▶ [Supplied information]:

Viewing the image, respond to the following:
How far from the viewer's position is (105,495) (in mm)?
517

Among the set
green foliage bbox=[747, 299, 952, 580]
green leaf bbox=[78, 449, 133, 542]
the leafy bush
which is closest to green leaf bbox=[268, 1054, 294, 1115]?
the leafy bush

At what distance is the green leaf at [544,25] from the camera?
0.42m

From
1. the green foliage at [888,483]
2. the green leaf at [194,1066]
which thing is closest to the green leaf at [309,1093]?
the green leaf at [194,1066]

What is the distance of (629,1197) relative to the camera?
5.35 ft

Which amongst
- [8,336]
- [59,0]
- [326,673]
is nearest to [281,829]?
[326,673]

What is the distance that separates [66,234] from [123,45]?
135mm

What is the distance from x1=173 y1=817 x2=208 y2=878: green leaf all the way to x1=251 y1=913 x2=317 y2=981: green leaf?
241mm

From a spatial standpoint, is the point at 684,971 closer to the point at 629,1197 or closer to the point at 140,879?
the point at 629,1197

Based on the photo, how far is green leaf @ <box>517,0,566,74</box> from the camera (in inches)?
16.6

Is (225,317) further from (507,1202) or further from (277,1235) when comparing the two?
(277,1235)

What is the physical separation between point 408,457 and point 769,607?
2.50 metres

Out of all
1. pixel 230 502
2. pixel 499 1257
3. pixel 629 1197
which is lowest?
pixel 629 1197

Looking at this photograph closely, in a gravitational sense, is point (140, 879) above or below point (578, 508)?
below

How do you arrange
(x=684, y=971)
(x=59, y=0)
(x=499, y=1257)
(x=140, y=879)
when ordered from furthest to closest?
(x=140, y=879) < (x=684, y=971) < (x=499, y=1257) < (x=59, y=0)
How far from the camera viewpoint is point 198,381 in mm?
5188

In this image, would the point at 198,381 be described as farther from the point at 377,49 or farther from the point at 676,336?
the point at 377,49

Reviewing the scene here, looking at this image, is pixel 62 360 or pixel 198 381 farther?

▶ [Brief]:
Rewrite the listing above as a Markdown table with two columns, Number and Line, leaving out the blank lines.

▶ [Exercise response]:
| Number | Line |
|---|---|
| 1 | Viewing the image, respond to the following: |
| 2 | How far from the viewer's position is (105,495) (in mm)? |
| 3 | 517 |
| 4 | Among the set |
| 5 | green foliage bbox=[747, 299, 952, 580] |
| 6 | green leaf bbox=[78, 449, 133, 542] |
| 7 | the leafy bush |
| 8 | which is closest to green leaf bbox=[268, 1054, 294, 1115]? |
| 9 | the leafy bush |
| 10 | At what distance is the green leaf at [544,25] from the camera? |
| 11 | 0.42m |
| 12 | From |
| 13 | 1. the green foliage at [888,483] |
| 14 | 2. the green leaf at [194,1066] |
| 15 | which thing is closest to the green leaf at [309,1093]? |
| 16 | the green leaf at [194,1066] |
| 17 | What is the distance of (629,1197) relative to the camera? |
| 18 | 5.35 ft |
| 19 | Which amongst |
| 20 | - [8,336] |
| 21 | - [59,0] |
| 22 | - [326,673] |
| 23 | is nearest to [281,829]? |
| 24 | [326,673] |
| 25 | What is the distance that separates [66,234] from [123,45]? |
| 26 | 135mm |
| 27 | What is the distance from x1=173 y1=817 x2=208 y2=878: green leaf all the way to x1=251 y1=913 x2=317 y2=981: green leaf? |
| 28 | 241mm |
| 29 | From a spatial standpoint, is the point at 684,971 closer to the point at 629,1197 or closer to the point at 140,879? |
| 30 | the point at 629,1197 |
| 31 | Based on the photo, how far is green leaf @ <box>517,0,566,74</box> from the camera (in inches)? |
| 32 | 16.6 |
| 33 | Is (225,317) further from (507,1202) or further from (277,1235) when comparing the two? |
| 34 | (277,1235) |
| 35 | What is the physical separation between point 408,457 and point 769,607? |
| 36 | 2.50 metres |
| 37 | Out of all |
| 38 | 1. pixel 230 502 |
| 39 | 2. pixel 499 1257 |
| 40 | 3. pixel 629 1197 |
| 41 | which is lowest? |
| 42 | pixel 629 1197 |
| 43 | Looking at this photograph closely, in a gravitational sense, is point (140, 879) above or below point (578, 508)? |
| 44 | below |
| 45 | How do you arrange |
| 46 | (x=684, y=971) |
| 47 | (x=59, y=0) |
| 48 | (x=499, y=1257) |
| 49 | (x=140, y=879) |
| 50 | when ordered from furthest to closest? |
| 51 | (x=140, y=879) < (x=684, y=971) < (x=499, y=1257) < (x=59, y=0) |
| 52 | How far from the camera viewpoint is point 198,381 in mm? |
| 53 | 5188 |
| 54 | In this image, would the point at 198,381 be described as farther from the point at 377,49 or farther from the point at 676,336? |
| 55 | the point at 377,49 |
| 56 | Reviewing the scene here, looking at this image, is pixel 62 360 or pixel 198 381 farther? |